The U.S. prevalence of amyotrophic lateral sclerosis (ALS) in 2014 was 5.0 per 100,000 people, which was unchanged from 2013, according to researchers. Men, whites, and people 60 and older continue to show the highest rates.
The study, “Prevalence of Amyotrophic Lateral Sclerosis — United States, 2014,” was published in the Morbidity and Mortality Weekly Report of the Centers for Disease Control and Prevention (CDC).
The first effort to estimate ALS prevalence in the U.S. was published for 2010-2011. The present findings from the National ALS Registry represent results from the period Jan. 1 to Dec. 31, 2014. They include Medicare hospice data and ALS prevalence rates by Census region for the first time, the authors observed.
The study used administrative and self-reported data to “better describe the epidemiology of ALS in the United States and to facilitate research,” the authors wrote. It also aimed to describe the demographics of ALS patients and evaluate potential risk factors for the disease.
A total of 15,927 ALS patients were identified across the three national databases — Medicare, Veterans Health Administration, and Veterans Benefits Administration — and also through a web portal where patients can self-register.
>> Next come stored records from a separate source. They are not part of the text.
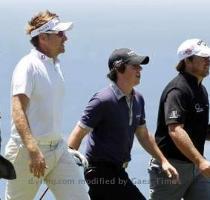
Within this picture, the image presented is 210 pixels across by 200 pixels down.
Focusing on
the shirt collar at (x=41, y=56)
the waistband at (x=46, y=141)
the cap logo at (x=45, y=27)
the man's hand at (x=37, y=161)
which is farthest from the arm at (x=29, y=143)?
the cap logo at (x=45, y=27)

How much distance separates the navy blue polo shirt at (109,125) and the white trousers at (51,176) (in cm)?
28

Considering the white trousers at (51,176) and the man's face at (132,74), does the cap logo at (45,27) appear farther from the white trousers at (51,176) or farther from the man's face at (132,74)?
the white trousers at (51,176)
Besides the unchanged prevalence from 2013, there were also no increases across different age groups. Patients with the lowest prevalence (0.5 per 100,000) were those ages 18-39, whereas the highest prevalence (20.0 per 100,000) was seen in the 70-79 age group.
As in 2013, ALS was more prevalent in men than in women (6.3 vs. 3.6 per 100,000), and in whites more than blacks (5.4 vs. 2.4 per 100,000).
“ALS has remained more prevalent in whites, males, and persons aged [60 or older]; current patterns are similar to those identified during 2010-2013,” CDC researchers wrote.
Unlike the authors’ initial hypothesis, the inclusion of hospice data did not lead to an increase in ALS prevalence. This may have been due to the prior identification of hospice patients in the three national databases or the web portal.
However, additional years of data are needed to better determine whether ALS rates are changing, the scientists cautioned.
An analysis of disease prevalence by U.S. census regions showed that the Midwest had the highest rate (5.7 per 100,000), followed by the Northeast (5.5), the South (4.7), and the West (4.3).
“The higher ALS prevalence in the Midwest and Northeast likely reflects the higher proportion of whites, compared with the South and West,” the researchers wrote.
In turn, the lowest prevalence in the West is most likely due to the diverse population in states such as California, they added.
Among the study’s limitations, the authors mentioned the possible under-representation of ALS cases in the Registry and the potential duplication of records due to issues such as misspellings of names or data entry errors.
“The National ALS Registry continues to be improved and enhanced, increasing its potential for ALS research and detection of more ALS cases,” the investigators wrote.
Researchers are working to expand nationwide ALS research. The 2017 launch of the National ALS Biorepository within the Registry aims to provide scientists with patient samples representative of the population distribution in the U.S.
They will be paired with risk factor data, such as occupational or military history, to boost research on ALS genetics, biomarkers, and environmental pollutants, the authors wrote.